The Redox API makes ID management straightforward. Here’s a breakdown of a few different IDs you’ll be using and interacting with while using the Redox API.
Source and Destination IDs
Application developers can sometimes confuse the Source and Destination IDs of the system with whom they’re exchanging data. It’s important to note that these IDs are not the same—incoming messages will have that system’s Source ID, which is different from that same system’s Destination ID (to which outbound messages should be sent).
Before you can push any patient data back into a health system you will need to obtain the correct identifier for the patient in the destination EHR. Connecting applications usually obtain these by consuming an outbound feed from the EHR and storing the relevant patient demographics and identifiers sent through that interface.

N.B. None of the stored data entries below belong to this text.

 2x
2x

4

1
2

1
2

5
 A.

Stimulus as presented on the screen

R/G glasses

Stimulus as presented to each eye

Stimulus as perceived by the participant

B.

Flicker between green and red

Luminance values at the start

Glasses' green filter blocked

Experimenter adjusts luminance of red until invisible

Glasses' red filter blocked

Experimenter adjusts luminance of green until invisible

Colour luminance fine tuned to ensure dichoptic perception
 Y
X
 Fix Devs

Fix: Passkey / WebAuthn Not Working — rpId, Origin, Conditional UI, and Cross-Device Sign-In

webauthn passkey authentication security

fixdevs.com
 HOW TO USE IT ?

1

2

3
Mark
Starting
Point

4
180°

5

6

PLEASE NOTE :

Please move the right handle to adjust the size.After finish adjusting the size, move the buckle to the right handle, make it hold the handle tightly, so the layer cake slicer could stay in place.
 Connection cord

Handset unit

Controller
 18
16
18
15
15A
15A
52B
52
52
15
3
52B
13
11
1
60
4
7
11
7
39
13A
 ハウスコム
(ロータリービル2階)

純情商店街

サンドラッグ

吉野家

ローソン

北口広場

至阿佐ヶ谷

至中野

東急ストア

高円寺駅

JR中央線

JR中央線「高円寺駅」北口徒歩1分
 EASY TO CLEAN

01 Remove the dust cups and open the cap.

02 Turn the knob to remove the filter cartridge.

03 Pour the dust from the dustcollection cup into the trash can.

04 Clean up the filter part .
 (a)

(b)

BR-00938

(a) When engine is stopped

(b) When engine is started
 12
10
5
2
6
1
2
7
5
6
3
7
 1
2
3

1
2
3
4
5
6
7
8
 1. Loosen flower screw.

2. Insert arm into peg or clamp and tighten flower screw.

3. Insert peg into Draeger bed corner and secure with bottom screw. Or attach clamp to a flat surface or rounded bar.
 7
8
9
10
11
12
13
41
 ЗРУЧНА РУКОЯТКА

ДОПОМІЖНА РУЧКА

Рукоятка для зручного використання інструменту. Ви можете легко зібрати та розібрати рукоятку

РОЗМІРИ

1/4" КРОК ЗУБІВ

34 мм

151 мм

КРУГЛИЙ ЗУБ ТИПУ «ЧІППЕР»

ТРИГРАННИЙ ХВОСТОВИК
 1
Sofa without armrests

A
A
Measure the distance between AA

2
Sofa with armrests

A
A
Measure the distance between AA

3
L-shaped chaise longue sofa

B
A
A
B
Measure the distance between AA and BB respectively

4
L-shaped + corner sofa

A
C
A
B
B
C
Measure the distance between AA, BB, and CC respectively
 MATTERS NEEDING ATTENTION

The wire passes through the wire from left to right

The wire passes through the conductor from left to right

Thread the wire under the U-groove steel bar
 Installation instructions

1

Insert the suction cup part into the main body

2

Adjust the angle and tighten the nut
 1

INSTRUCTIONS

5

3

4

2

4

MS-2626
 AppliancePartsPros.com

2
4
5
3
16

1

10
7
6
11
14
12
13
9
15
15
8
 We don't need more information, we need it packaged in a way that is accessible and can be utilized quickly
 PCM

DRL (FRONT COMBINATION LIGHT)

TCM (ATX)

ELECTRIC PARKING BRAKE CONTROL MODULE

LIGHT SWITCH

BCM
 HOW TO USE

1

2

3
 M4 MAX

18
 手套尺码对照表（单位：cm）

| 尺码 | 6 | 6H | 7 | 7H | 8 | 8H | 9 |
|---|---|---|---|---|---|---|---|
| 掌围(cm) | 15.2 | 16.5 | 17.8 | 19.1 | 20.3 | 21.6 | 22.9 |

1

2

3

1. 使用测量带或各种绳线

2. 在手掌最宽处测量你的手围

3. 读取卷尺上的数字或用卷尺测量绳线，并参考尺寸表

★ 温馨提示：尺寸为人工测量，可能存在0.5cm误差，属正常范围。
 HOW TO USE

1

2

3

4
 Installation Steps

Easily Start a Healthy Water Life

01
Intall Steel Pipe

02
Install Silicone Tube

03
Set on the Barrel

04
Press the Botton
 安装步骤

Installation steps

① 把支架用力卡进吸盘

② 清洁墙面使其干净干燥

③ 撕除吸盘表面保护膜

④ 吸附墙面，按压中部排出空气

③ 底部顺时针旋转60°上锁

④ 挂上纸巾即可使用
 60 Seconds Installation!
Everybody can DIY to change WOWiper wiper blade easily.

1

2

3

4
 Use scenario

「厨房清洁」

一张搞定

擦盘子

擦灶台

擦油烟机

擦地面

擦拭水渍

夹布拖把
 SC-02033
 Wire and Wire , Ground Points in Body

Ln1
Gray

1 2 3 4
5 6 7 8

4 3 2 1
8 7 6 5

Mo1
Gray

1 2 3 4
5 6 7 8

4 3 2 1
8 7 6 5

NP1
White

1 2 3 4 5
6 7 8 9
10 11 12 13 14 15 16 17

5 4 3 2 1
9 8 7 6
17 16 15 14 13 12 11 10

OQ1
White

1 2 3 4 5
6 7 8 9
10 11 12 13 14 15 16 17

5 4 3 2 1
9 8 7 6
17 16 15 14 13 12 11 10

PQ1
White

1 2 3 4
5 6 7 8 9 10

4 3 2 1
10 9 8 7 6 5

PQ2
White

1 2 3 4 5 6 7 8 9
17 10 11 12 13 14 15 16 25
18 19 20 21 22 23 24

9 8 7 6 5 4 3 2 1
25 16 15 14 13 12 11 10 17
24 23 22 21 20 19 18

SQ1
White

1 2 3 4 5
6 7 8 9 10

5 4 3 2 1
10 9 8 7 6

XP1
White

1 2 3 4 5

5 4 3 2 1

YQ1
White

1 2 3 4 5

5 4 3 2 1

It is also not uncommon for EHRs to assign patients multiple identifiers, which may require the connecting application to also store and track multiple identifiers. When you begin integrating with a new health system, always have the discussion early regarding whether this assumption is true, and work from there.
Please note that the ID type for the patient ID may vary per health system. For example, the main ID type for a given health system’s MRN may be “Enterprise” at your first site, “Patient ID” at your second, and “EPI” at your third.
Redox sample messages use MR as the value for Patient.Identifiers.IDType, but this is a value that is defined by the health system. MR should not be assumed or hardcoded as the expected ID type.
Visit IDs and Direct Scheduling
Health systems always appoint visit IDs to any appt that gets scheduled within their system. When an application is direct scheduling using the Available Slots query with a health system, they can send in scheduling appointments using their own external ID and receive an echoed response containing the health system visit ID. Visit IDs are necessary if an application is looking to send in encounter-specific information (such as encounter notes) into the health system.
Health systems run tools that analyze their master person index (MPI) and identify potential duplicates. After reviewing the list of duplicates, they perform chart merges for each confirmed duplicate in their system. When this happens, downstream systems need to begin using the new patient identifier to ensure data is filed to the correct place in the EHR.
Merges are communicated on the inbound PatientAdmin data model with the event type of “Patient Merge”. Applications that are receiving an inbound PatientAdmin feed should be aware of this and ensure their code accounts for this type of event.